**CONSIGNE ÉNONCÉE A:** Imprimez à l'identique le passage du texte ci-dessous sur la quête du meilleur, entre « Mais pourquoi parler » et « de son intervention. », ces deux extraits inclus.

***** TEXTE DU DOCUMENT *****

On peut ne jamais avoir lu un livre et pourtant y penser souvent. C’est le cas d’un livre intitulé The Best écrit par Peter Passell un de mes amis étudiants d’il y a plus de 40 ans (1). Il y est question de ce qu’il y a de mieux dans chaque consommation : chaussures, vins, hôtels, romans… Fameux programme. Je me souviens d’un tour de France gastronomique qu’il avait fait grâce à ses piges pour le New York Times. Il en était revenu avec la liste des meilleurs vins, entrées, plats, fromages, desserts qu’il avait dégustés. Je me demandais s’il avait pris le temps de voir ce qu’il y a de mieux en  France : ses paysages et son architecture. Depuis il a fait une belle carrière de journaliste et j’imagine que la vie lui a appris que le mieux est l’ennemi du bien.

Mais pourquoi parler de ce livre que je n’ai jamais lu ? Parce qu’il ne se passe pas une semaine sans qu’un ami, un parent, un inconnu ne me dise avec fierté qu’il sait où trouver les meilleurs macarons du monde, le neurochirurgien le plus compétent, le garagiste le plus astucieux et l’investisseur le plus futé. Très souvent on vous cite un médecin, un conseiller fiscal, un agent immobilier dont vous savez pertinemment qu’il n’a pas très bonne réputation mais vous n’avez pas le cœur de contredire votre interlocuteur enthousiaste. Après tout, la confiance que l’on a dans un praticien est essentielle à la réussite de son intervention.

Se persuader que le gâteau que l’on offre vient de la meilleure pâtisserie ou que le spécialiste que l’on consulte est le meilleur de la ville voire du pays, pourquoi pas ? Cela donne le moral et souvent ce type d’information est invérifiable. Et pourtant…

Je distinguerais quand même le pâtissier et le chirurgien. Le mois dernier, le Nouvel Observateur publiait le classement des meilleurs hôpitaux français par spécialités. De tels classements foisonnent aujourd’hui et leur qualité semble s’améliorer. Que faire si un de vos amis va se faire opérer pour un pontage dans l’hôpital qui est en queue de liste ? Le lui dire en espérant qu’il peut encore en changer ? Ne rien dire en étant conscient que sa foi dans la capacité du chirurgien qui va procéder à l’intervention est ce qui compte ? Délicat dilemme que vous ne connaîtriez sans doute pas s’il s’agissait de macarons ou de chocolats.

(1) Il semblerait que ce livre ne soit plus diffusé que par une maison d’édition japonaise : Peter Passell, The Best. A Discerning Selection for the Quality Obsessed, Viking Penquin Inc./ through Japan UNI Agency, 1987.

***** INFORMATIONS FOURNIES *****

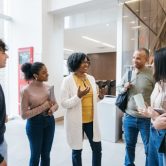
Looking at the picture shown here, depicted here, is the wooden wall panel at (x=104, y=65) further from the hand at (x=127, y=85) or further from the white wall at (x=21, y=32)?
the hand at (x=127, y=85)

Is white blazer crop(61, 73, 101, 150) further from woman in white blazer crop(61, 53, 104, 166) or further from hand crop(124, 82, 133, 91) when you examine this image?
hand crop(124, 82, 133, 91)

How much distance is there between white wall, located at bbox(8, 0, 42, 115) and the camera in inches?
184

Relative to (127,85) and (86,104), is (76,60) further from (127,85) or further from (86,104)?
(127,85)

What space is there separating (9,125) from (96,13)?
10.7 feet

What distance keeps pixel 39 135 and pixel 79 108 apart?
44cm

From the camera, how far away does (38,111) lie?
187 cm

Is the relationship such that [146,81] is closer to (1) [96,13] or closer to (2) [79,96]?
(2) [79,96]

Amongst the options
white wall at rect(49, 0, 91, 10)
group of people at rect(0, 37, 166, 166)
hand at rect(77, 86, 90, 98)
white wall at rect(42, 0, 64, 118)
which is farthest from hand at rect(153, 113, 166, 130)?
white wall at rect(42, 0, 64, 118)

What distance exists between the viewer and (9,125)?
184 inches

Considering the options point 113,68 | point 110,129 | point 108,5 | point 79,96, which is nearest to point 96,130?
point 79,96

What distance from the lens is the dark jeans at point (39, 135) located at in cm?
186

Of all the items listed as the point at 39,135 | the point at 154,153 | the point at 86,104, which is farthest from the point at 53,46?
the point at 154,153

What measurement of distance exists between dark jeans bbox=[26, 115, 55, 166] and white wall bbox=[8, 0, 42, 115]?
3007 mm

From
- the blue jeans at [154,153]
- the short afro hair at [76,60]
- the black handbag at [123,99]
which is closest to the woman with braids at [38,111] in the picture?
the short afro hair at [76,60]
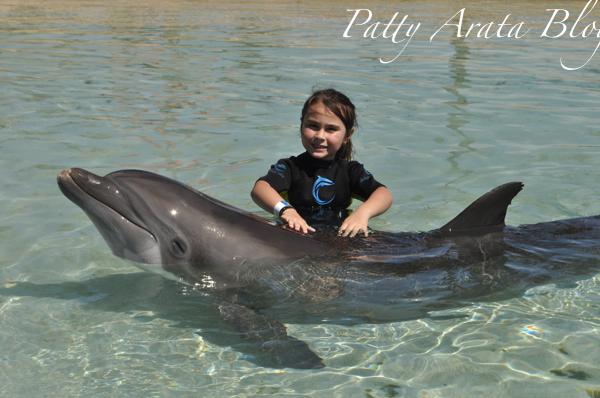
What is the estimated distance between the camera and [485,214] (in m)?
5.48

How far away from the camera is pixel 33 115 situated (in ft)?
35.0

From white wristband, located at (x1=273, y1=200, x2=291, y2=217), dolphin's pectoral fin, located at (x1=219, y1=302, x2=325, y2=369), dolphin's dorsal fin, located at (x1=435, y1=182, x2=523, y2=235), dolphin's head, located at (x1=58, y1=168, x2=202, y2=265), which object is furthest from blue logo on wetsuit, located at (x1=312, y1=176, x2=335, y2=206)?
dolphin's pectoral fin, located at (x1=219, y1=302, x2=325, y2=369)

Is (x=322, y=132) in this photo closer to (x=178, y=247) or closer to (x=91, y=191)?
(x=178, y=247)

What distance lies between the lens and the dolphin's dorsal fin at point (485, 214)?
5.37 meters

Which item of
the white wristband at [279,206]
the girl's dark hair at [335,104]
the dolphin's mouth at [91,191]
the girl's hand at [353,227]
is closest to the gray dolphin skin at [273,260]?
the dolphin's mouth at [91,191]

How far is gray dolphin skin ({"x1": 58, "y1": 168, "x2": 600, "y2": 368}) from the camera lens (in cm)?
500

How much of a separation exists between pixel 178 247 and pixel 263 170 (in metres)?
3.47

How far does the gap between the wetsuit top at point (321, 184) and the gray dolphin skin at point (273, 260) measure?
3.04 ft

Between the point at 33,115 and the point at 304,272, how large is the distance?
6.69 meters

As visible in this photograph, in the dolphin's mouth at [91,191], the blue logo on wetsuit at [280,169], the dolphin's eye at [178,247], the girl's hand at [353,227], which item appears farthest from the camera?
the blue logo on wetsuit at [280,169]

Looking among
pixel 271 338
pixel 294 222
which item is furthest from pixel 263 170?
pixel 271 338

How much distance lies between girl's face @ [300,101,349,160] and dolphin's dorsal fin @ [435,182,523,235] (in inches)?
42.1

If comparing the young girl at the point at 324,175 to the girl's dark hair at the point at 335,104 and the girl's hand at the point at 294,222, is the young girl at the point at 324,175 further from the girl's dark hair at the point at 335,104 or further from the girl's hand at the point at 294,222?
the girl's hand at the point at 294,222

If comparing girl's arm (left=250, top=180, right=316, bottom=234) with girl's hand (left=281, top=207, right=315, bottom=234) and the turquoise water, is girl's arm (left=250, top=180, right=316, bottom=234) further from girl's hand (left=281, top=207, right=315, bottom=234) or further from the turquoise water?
the turquoise water
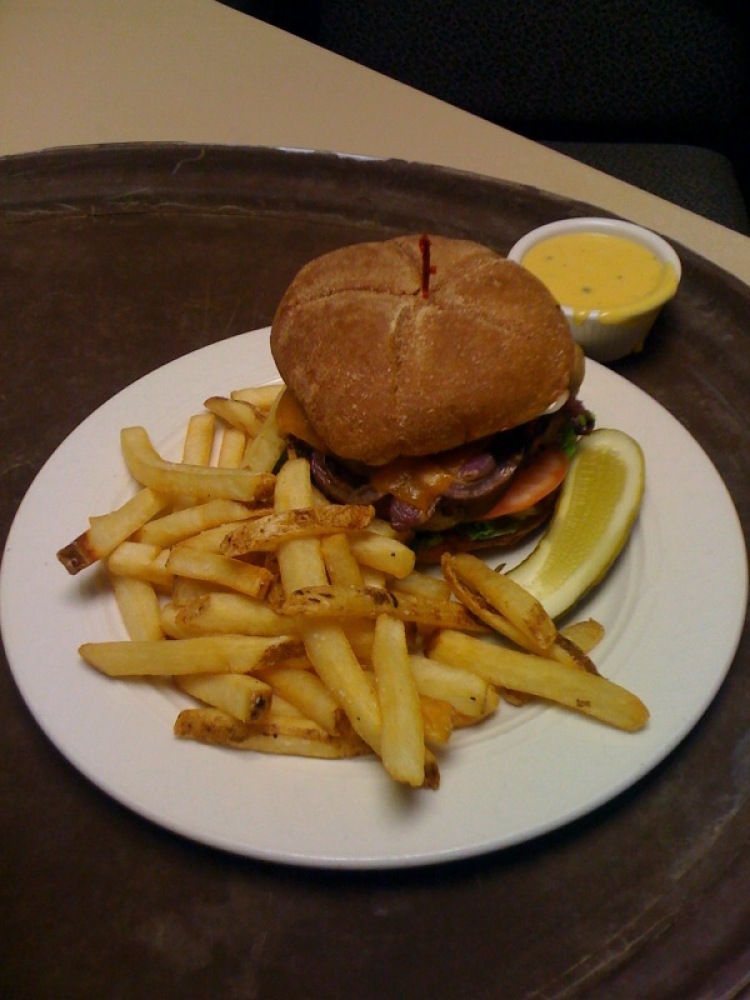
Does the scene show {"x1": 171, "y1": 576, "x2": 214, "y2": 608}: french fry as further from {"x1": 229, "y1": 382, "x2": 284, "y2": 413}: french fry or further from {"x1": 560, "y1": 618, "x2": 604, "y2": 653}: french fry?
{"x1": 560, "y1": 618, "x2": 604, "y2": 653}: french fry

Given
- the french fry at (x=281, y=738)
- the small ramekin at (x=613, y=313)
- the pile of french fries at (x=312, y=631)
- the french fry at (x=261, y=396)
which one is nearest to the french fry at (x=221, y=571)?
the pile of french fries at (x=312, y=631)

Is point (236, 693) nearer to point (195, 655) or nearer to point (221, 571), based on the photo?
point (195, 655)

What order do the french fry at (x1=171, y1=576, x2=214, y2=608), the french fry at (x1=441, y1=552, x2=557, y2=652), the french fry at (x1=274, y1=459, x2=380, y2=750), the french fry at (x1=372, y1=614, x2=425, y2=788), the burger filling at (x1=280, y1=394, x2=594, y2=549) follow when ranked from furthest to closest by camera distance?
the burger filling at (x1=280, y1=394, x2=594, y2=549) → the french fry at (x1=171, y1=576, x2=214, y2=608) → the french fry at (x1=441, y1=552, x2=557, y2=652) → the french fry at (x1=274, y1=459, x2=380, y2=750) → the french fry at (x1=372, y1=614, x2=425, y2=788)

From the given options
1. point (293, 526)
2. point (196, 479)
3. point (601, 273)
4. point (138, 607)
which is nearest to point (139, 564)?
point (138, 607)

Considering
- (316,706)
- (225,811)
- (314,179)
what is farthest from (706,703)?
(314,179)

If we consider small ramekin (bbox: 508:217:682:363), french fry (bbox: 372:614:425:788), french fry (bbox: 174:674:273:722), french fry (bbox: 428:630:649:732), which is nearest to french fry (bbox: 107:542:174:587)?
french fry (bbox: 174:674:273:722)
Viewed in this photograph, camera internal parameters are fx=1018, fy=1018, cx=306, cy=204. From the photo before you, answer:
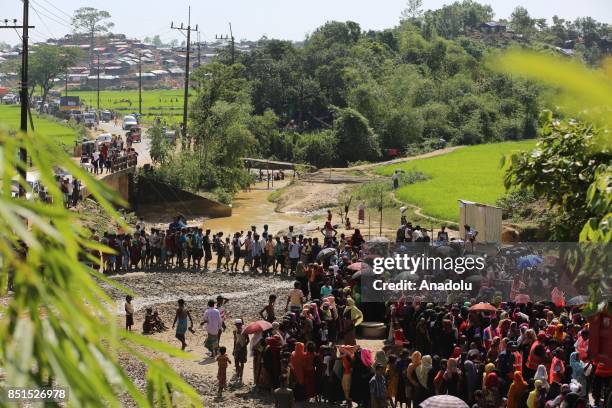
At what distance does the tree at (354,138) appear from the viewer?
192ft

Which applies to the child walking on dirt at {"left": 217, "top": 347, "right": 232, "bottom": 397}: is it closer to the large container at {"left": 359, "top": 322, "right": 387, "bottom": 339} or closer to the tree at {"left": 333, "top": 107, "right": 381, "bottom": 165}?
the large container at {"left": 359, "top": 322, "right": 387, "bottom": 339}

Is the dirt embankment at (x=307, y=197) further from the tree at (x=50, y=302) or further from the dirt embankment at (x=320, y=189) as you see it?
the tree at (x=50, y=302)

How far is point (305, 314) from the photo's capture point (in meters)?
14.9

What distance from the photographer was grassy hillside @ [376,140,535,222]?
3866cm

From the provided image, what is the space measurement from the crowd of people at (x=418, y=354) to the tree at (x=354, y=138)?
132ft

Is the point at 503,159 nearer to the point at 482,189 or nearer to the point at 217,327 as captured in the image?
the point at 217,327

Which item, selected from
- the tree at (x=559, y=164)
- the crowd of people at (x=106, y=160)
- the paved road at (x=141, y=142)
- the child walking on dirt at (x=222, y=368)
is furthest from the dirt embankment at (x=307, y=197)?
the tree at (x=559, y=164)

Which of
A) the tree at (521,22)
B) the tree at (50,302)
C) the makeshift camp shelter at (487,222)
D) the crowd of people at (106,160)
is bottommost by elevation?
the makeshift camp shelter at (487,222)

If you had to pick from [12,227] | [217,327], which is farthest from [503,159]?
[217,327]

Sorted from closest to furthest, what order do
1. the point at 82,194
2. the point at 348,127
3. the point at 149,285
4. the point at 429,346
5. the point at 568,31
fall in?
the point at 429,346
the point at 149,285
the point at 82,194
the point at 348,127
the point at 568,31

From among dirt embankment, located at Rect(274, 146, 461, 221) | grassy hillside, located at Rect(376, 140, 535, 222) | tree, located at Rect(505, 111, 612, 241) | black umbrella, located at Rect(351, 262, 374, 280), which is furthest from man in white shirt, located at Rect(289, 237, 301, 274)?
tree, located at Rect(505, 111, 612, 241)

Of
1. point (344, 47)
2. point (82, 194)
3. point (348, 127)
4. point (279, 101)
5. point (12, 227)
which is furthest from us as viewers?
point (344, 47)

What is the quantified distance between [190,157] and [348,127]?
17919 millimetres

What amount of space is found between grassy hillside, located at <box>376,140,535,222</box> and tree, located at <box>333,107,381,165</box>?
4.24 m
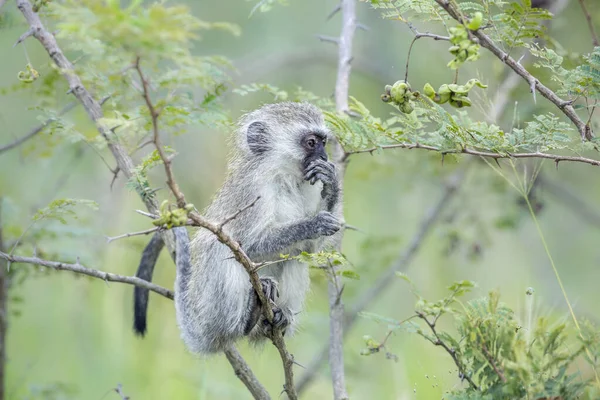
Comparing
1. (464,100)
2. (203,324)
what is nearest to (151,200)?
(203,324)

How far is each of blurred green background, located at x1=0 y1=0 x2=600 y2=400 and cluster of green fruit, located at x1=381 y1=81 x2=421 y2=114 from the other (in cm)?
222

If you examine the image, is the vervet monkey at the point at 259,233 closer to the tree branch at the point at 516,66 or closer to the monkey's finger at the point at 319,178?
the monkey's finger at the point at 319,178

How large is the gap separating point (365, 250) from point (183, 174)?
290 cm

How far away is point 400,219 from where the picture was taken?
32.2 feet

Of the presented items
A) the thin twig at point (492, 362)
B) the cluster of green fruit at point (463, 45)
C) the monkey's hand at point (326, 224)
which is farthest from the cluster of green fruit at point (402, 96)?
the monkey's hand at point (326, 224)

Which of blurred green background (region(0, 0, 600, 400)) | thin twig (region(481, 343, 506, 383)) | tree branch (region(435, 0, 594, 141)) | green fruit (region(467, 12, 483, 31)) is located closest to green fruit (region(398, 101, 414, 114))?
tree branch (region(435, 0, 594, 141))

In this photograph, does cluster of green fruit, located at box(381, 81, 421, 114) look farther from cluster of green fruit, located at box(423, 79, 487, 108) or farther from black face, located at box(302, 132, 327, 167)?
black face, located at box(302, 132, 327, 167)

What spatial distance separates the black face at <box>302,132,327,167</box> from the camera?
193 inches

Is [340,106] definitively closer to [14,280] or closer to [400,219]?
[14,280]

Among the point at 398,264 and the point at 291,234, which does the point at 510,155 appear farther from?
the point at 398,264

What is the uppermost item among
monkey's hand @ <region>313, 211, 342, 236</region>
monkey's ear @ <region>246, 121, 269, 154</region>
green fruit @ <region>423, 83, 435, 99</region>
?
monkey's ear @ <region>246, 121, 269, 154</region>

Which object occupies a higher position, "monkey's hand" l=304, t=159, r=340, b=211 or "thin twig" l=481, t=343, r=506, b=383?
"monkey's hand" l=304, t=159, r=340, b=211

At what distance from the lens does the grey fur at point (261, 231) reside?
4.61 meters

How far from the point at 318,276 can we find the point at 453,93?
9.82ft
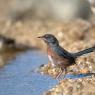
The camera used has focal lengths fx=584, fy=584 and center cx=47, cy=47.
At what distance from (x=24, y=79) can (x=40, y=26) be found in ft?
27.9

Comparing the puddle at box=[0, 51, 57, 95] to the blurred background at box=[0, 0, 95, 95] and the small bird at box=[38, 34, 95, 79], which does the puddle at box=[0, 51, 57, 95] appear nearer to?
the blurred background at box=[0, 0, 95, 95]

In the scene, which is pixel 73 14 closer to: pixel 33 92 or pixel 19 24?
pixel 19 24

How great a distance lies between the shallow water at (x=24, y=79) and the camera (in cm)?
859

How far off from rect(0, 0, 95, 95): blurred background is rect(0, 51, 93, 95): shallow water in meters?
0.07

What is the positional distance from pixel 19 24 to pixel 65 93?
11193 millimetres

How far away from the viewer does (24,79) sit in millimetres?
9734

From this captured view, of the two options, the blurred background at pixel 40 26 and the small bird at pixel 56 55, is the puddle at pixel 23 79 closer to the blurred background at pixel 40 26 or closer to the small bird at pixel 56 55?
the blurred background at pixel 40 26

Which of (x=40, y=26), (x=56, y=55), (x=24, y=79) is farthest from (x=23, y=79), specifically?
(x=40, y=26)

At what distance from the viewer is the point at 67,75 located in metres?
9.64

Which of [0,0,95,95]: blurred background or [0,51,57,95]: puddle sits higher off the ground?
[0,0,95,95]: blurred background

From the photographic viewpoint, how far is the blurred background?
14490mm

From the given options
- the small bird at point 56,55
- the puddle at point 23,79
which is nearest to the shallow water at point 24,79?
the puddle at point 23,79

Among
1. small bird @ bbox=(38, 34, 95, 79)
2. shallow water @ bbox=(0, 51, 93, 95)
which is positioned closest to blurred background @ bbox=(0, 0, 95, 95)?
shallow water @ bbox=(0, 51, 93, 95)

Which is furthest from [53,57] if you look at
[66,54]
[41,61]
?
[41,61]
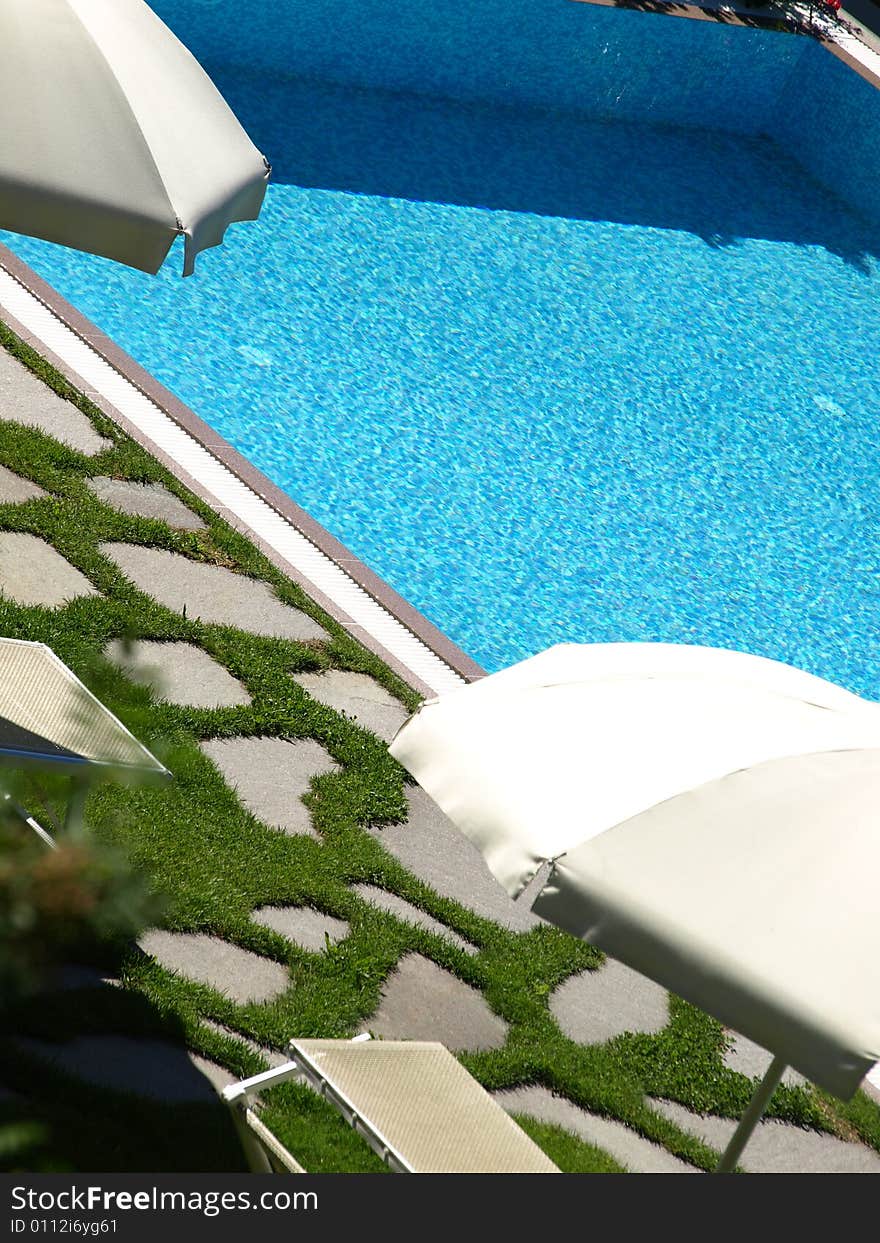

*****

**CONSIGNE ÉNONCÉE B:** Listez, en les recopiant, toutes les lignes des enregistrements ci-dessus qui contiennent le mot « left ». La casse compte.

**RÉSULTAT OBTENU A:**
Mais pourquoi parler de ce livre que je n’ai jamais lu ? Parce qu’il ne se passe pas une semaine sans qu’un ami, un parent, un inconnu ne me dise avec fierté qu’il sait où trouver les meilleurs macarons du monde, le neurochirurgien le plus compétent, le garagiste le plus astucieux et l’investisseur le plus futé. Très souvent on vous cite un médecin, un conseiller fiscal, un agent immobilier dont vous savez pertinemment qu’il n’a pas très bonne réputation mais vous n’avez pas le cœur de contredire votre interlocuteur enthousiaste. Après tout, la confiance que l’on a dans un praticien est essentielle à la réussite de son intervention.

**RÉSULTAT OBTENU B:**
If comparing girl's arm (left=250, top=180, right=316, bottom=234) with girl's hand (left=281, top=207, right=315, bottom=234) and the turquoise water, is girl's arm (left=250, top=180, right=316, bottom=234) further from girl's hand (left=281, top=207, right=315, bottom=234) or further from the turquoise water?
Which applies to the child walking on dirt at {"left": 217, "top": 347, "right": 232, "bottom": 397}: is it closer to the large container at {"left": 359, "top": 322, "right": 387, "bottom": 339} or closer to the tree at {"left": 333, "top": 107, "right": 381, "bottom": 165}?
the large container at {"left": 359, "top": 322, "right": 387, "bottom": 339}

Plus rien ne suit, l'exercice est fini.